It is only now that the Creative Connections display is open we can truly see what we have created.

When commissioned last summer to make a new piece of moving image work in collaboration with students from Brentside High School, my first job was to research sitters in the Collection with links to the borough of Ealing.

The criteria for having your portrait included in the Collection is that you must have made a notable contribution to British life and culture. Peter Crouch played for England; Steve McQueen is an Oscar winner; Spencer Perceval was a Prime Minister.

Yet, amongst the more obvious credentials it has been the lesser-known stories that I have enjoyed discovering: Ada Lovelace, Victorian computer pioneer and Ellen Wilkinson leader of the Jarrow March.

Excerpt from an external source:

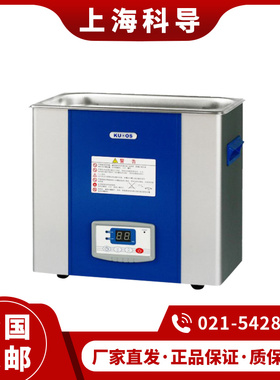 上海科导 SK5200B低频台式(LED)超声波清洗器SK7200B超声波清洗机
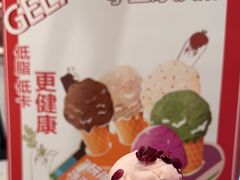 -莉莉熊Lililove Gelato (意大利手工冰淇淋)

Paul Canoville was the first black footballer to play for Chelsea in 1982 and an ex-student of Brentside High School, but his portrait was not owned by the Gallery.

Canoville experienced a great deal of racism both on and off the pitch and injury forced him in to early retirement. Having overcome some difficult times he has written an autobiography and now gives motivational talks to young people.

The National Portrait Gallery have made a special acquisition, and now Canoville's portrait hangs in the display, recognised for his notable contributions to Britain.

Paul Canoville and Desmond, a yr10 student from Brentside High School

Throughout the project we spent a lot of time with the eighteen portraits currently hanging in room 37. To see them displayed together in one space is like walking in to a reunion of old friends - a rare gathering of the bold and the brave, all connected by one west London borough.

Through working together, myself, and some young people from Ealing have formed new relationships; created shared references and built a place from which to make new work. Now that work sits amongst the portraits from the Gallery’s Collection like an invited guest at the reunion party.

The experience has allowed us to see ourselves differently: reflected in the eyes of our collaborators, in the portraits of the sitters, in the place we have been exploring and ultimately in the work we have created.

As all civilisations have known, it is important to see ourselves reflected in the images we create. At the exhibition opening Paul Canoville was clearly moved to see his own image reflected back at him from the walls, and rightly so.

Through the project and the display we have created a different way of seeing ourselves. Now with an audience the work is complete. I hope it will inspire you to see yourself differently and think about who we are as a nation differently.

For not to see ourselves reflected in the environments we create induces fear, rejection and displacement:

When I looked around I saw and heard of none like me. Was I, then, a monster, a blot upon the earth, from which all men fled and whom all men disowned?